Test Catalog

Test ID: CERS    
Ceruloplasmin, Serum

Useful For Suggests clinical disorders or settings where the test may be helpful

Investigation of patients with possible Wilson disease

Testing Algorithm Delineates situations when tests are added to the initial order. This includes reflex and additional tests.

See Wilson Disease Testing Algorithm in Special Instructions.
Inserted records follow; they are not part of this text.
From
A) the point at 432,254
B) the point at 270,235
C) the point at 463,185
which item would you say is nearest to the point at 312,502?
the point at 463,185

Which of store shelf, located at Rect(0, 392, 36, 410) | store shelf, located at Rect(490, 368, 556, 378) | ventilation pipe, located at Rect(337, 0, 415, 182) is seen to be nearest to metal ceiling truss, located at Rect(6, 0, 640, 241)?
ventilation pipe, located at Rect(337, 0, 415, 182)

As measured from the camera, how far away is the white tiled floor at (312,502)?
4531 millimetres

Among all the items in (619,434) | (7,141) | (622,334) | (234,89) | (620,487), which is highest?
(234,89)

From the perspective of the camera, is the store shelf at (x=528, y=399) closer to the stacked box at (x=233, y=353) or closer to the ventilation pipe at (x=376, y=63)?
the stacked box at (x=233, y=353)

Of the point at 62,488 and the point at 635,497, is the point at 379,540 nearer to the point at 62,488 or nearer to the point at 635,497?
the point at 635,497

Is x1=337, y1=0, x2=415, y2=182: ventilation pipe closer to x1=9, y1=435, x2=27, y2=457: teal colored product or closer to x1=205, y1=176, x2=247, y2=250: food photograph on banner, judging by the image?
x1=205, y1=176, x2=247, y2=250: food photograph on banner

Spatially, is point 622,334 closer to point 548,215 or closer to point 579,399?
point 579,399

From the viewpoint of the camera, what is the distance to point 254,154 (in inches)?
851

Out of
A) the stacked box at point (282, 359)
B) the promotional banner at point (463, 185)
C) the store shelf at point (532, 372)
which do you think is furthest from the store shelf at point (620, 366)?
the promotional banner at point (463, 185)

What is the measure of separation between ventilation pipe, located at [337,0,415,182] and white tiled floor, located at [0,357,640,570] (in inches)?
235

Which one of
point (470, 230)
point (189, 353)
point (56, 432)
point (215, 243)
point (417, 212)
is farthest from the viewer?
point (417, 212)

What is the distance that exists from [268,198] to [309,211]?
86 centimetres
Clinical Information Discusses physiology, pathophysiology, and general clinical aspects, as they relate to a laboratory test

Ceruloplasmin is a positive acute-phase reactant and a copper-binding protein that accounts for over 95% of serum copper in normal adults. Ceruloplasmin is measured primarily to assist with a diagnosis of Wilson disease. Other indications include Menkes disease, dietary copper insufficiency, and risk of cardiovascular disease.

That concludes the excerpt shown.